At a press conference with PA Prime Minister Salam Fayyad following their meeting in Ramallah, Belgium’s Prime Minister Leterme said that his Government was considering upgrading the diplomatic status of the Palestinian delegation in Brussels.  For his part, Mr. Fayyad said that the Palestinian bid at the UN was a natural progression of what started in 1988 when the declaration of Palestinian statehood was made.  (WAFA)

At the International Conference on Economic Regional Cooperation, in Tel Aviv, US Ambassador to Israel Daniel Shapiro urged Israel and the Palestinians to return to the negotiating table before the instability in the Middle East spiralled further out of control.  (Haaretz)
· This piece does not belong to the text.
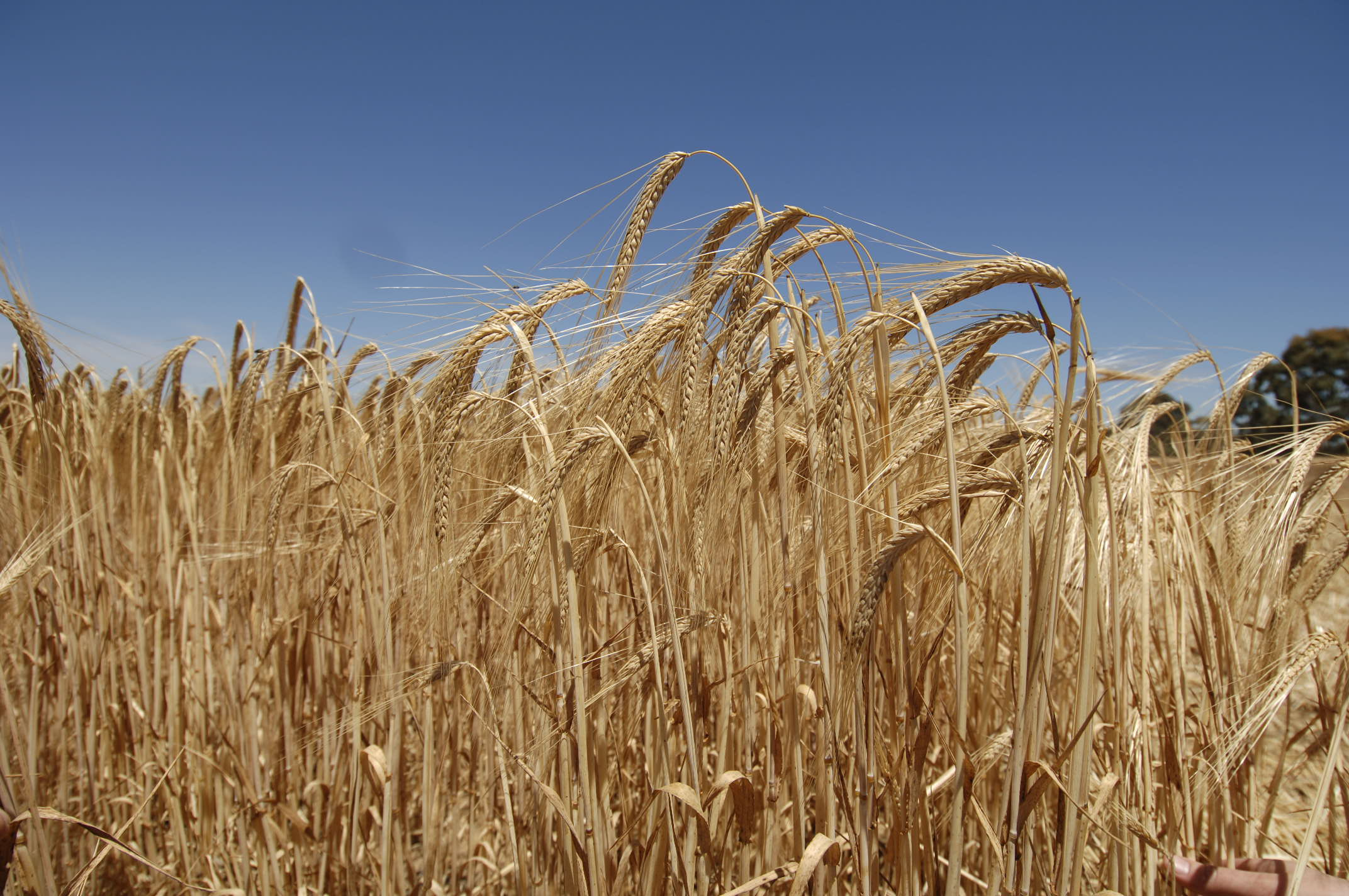 How is barley treated Types and causes of the appearance of barley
In a statement, EU High Representative for Foreign Affairs and Security Policy Ashton condemned the setting on fire and vandalizing of the Al-Nurayn Mosque in Qusra, in the West Bank.  According to Palestinian sources, the mosque was set on fire by settlers, hours after Israeli police officers had destroyed three illegal structures in the settlement outpost of “Migron”.  (Haaretz, www.consilium.europa.eu)

6

Israeli forces killed a Palestinian gunman and wounded two civilians during an incursion into the southern Gaza Strip.  The Popular Resistance Committees said that its men battled Israeli troops who had crossed the border near Khan Yunis and that one militant had died in an air strike.  An Israeli military spokesman described “a routine operational activity following an operational assessment” but did not give further details.  (Reuters)

At a press briefing, Brigadier-General Michael Edelstein, officer-in-charge of Israel's counter-demonstration doctrines, told reporters that Israeli soldiers would show "much more tolerance" towards Palestinian demonstrations [expected in September] than in the past, thanks to riot-control training and new equipment designed to reduce injuries and deaths.  (Reuters)
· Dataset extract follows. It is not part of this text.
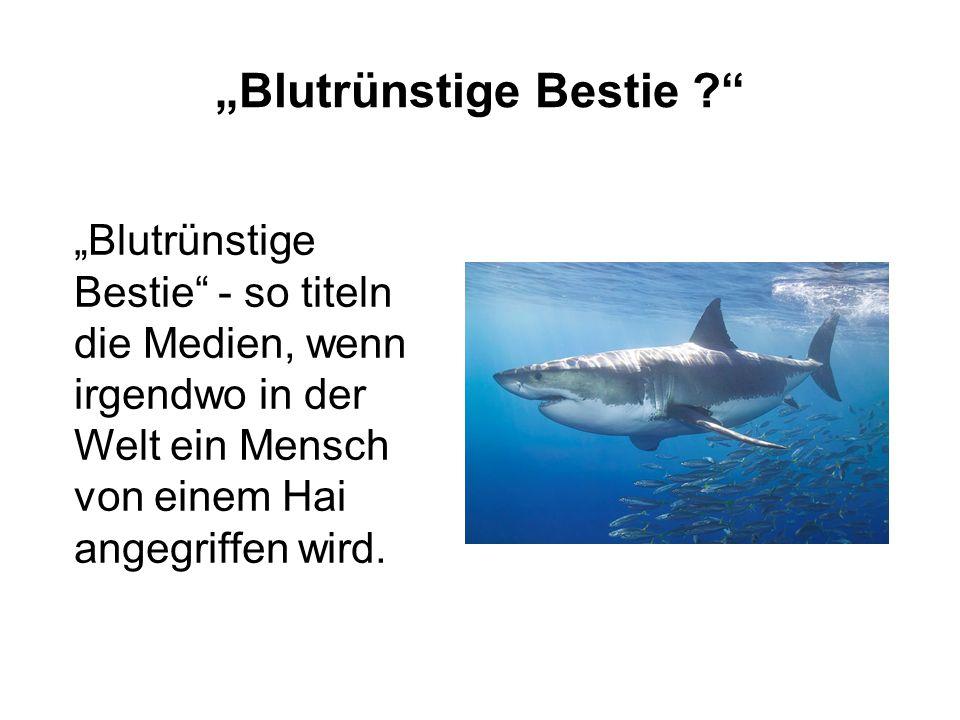 """""""Blutrünstige Bestie ?"""" """"Blutrünstige Bestie"""" - so titeln die Medien, wenn irgendwo in der Welt ein Mensch von einem Hai angegriffen wird."""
Senior Fatah official Sha’ath said that he expected 140 countries to recognize and vote for a Palestinian State at the General Assembly's sixty-sixth session.  At present, 125 countries recognize Palestine, he added.  (Ma’an News Agency)
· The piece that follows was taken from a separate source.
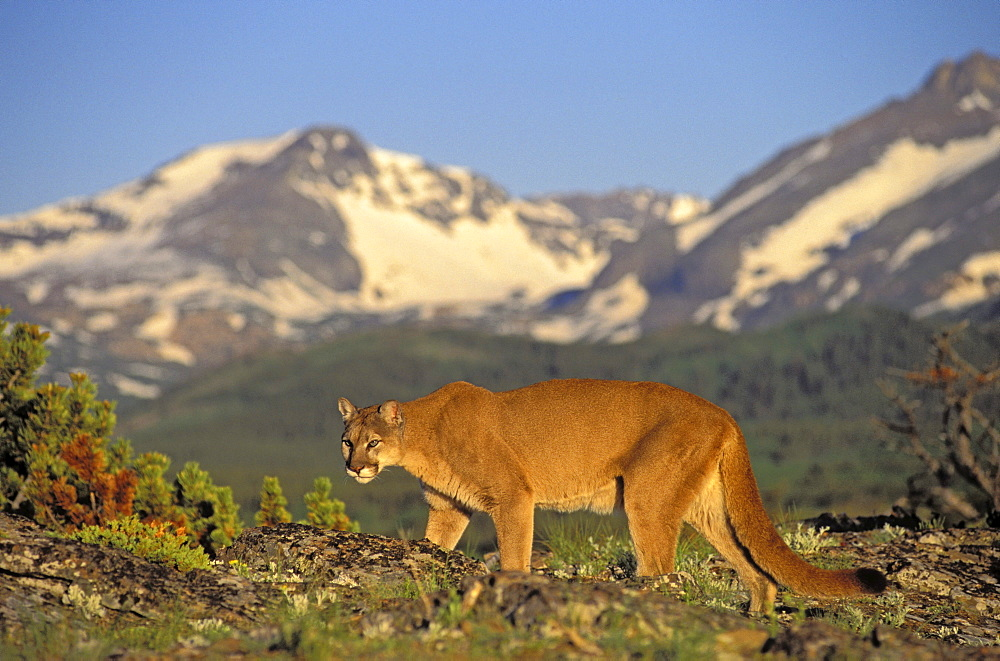 Tk0588, Thomas Kitchin; Cougar/Mountain Lion/Puma. Male In Alpine Meadow. Summer. Rocky Mountains. Felis Concolor.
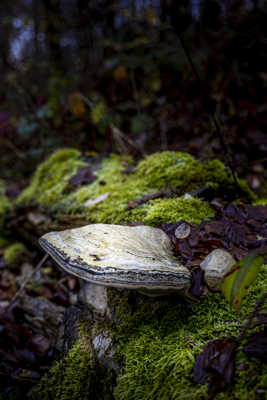 Champignon du bois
Members of the British Parliament debated the possible UN membership of a Palestinian State.  The debate was secured by Richard Burden, MP, and Chair of the Britain-Palestine All Party Parliamentary Group.  Over 40 MPs put their names to a parliamentary motion supporting Palestinian membership at the UN, tabled by the Chair of the Parliamentary Human Rights Group, Rt. Hon. Ann Clwyd.  (WAFA) 

In his concluding remarks during the meeting of the Movement of Non-Aligned Countries (NAM) in Belgrade, the Chair, Egyptian Foreign Minister Mohamed Kamel Ali Amr, said that its members would “continue to support the Palestinian endeavours during the sixty-sixth session of the United Nations General Assembly for the recognition of the State of Palestine, based on the borders of the fourth of June 1967, with East Jerusalem as its capital, and to seek its admission as a full member in the United Nations.”  He later told a news conference: “There will be no official resolution coming from this meeting, but there’s a feeling that the majority of non-aligned countries will support the UN resolution.”  Malaysian Foreign Minister Dato Sri Anifah Aman said that he had urged NAM members who had not recognized the independent State of Palestine to do so to restore peace.  (Reuters, Xinhua)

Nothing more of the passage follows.